◆ REQUIRED WORK ◆
Print the lines in the listing below starting at the line with "SIMPLE AND FAST" and ending at the line with "profile of Barrackpore", both included. Reproduce them exactly and omit every picture.

◆ DATASET EXCERPTS ◆

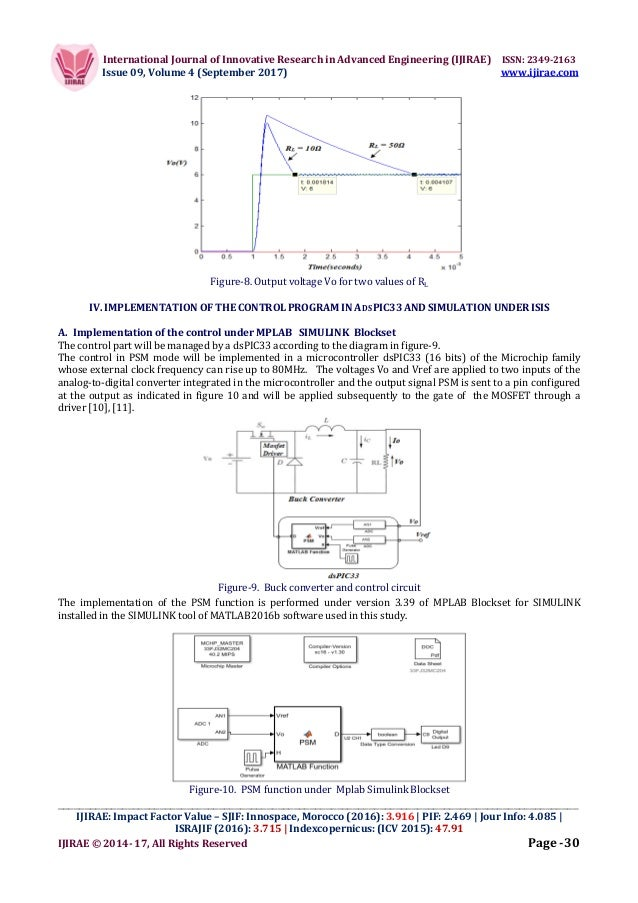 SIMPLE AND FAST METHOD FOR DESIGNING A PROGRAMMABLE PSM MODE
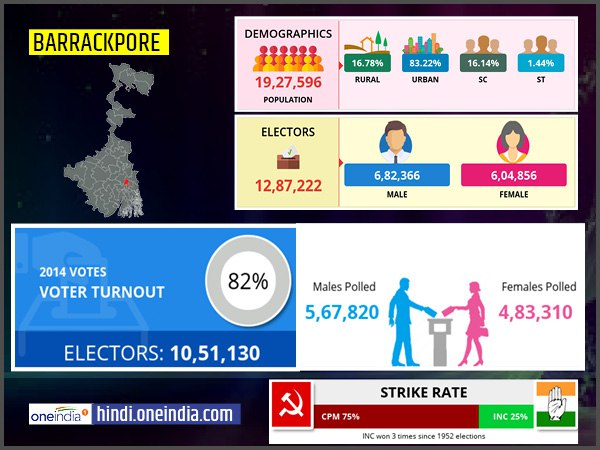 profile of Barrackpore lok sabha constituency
---
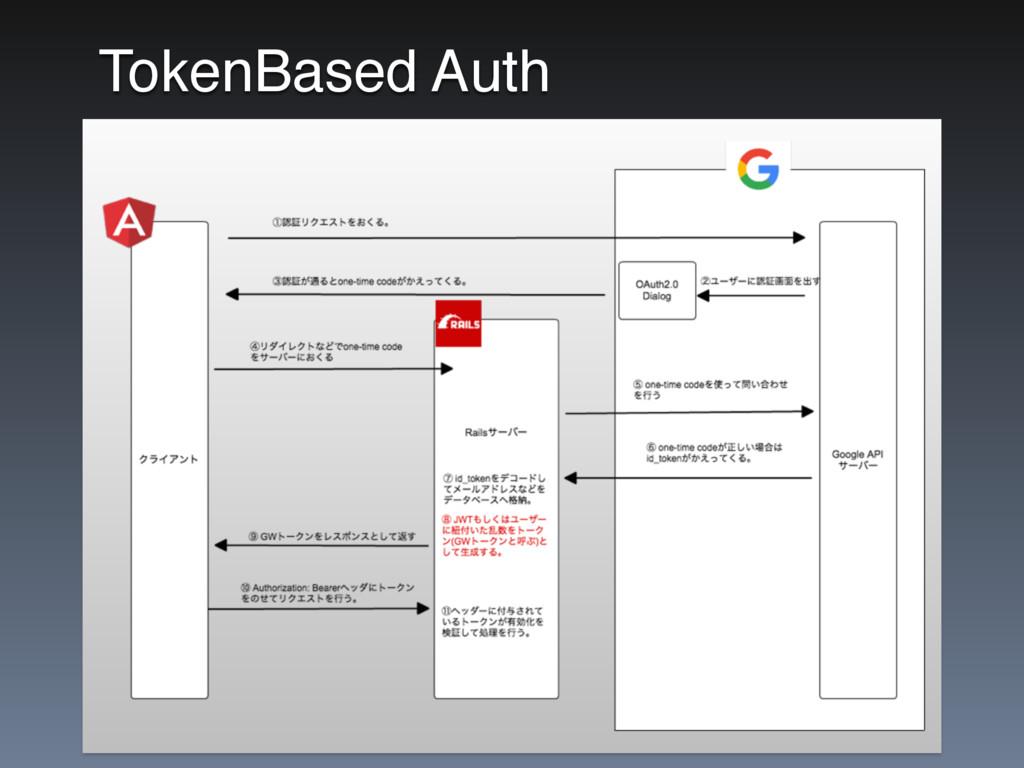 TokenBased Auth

◆ ANSWER BOX ◆
 SIMPLE AND FAST METHOD FOR DESIGNING A PROGRAMMABLE PSM MODE
 profile of Barrackpore lok sabha constituency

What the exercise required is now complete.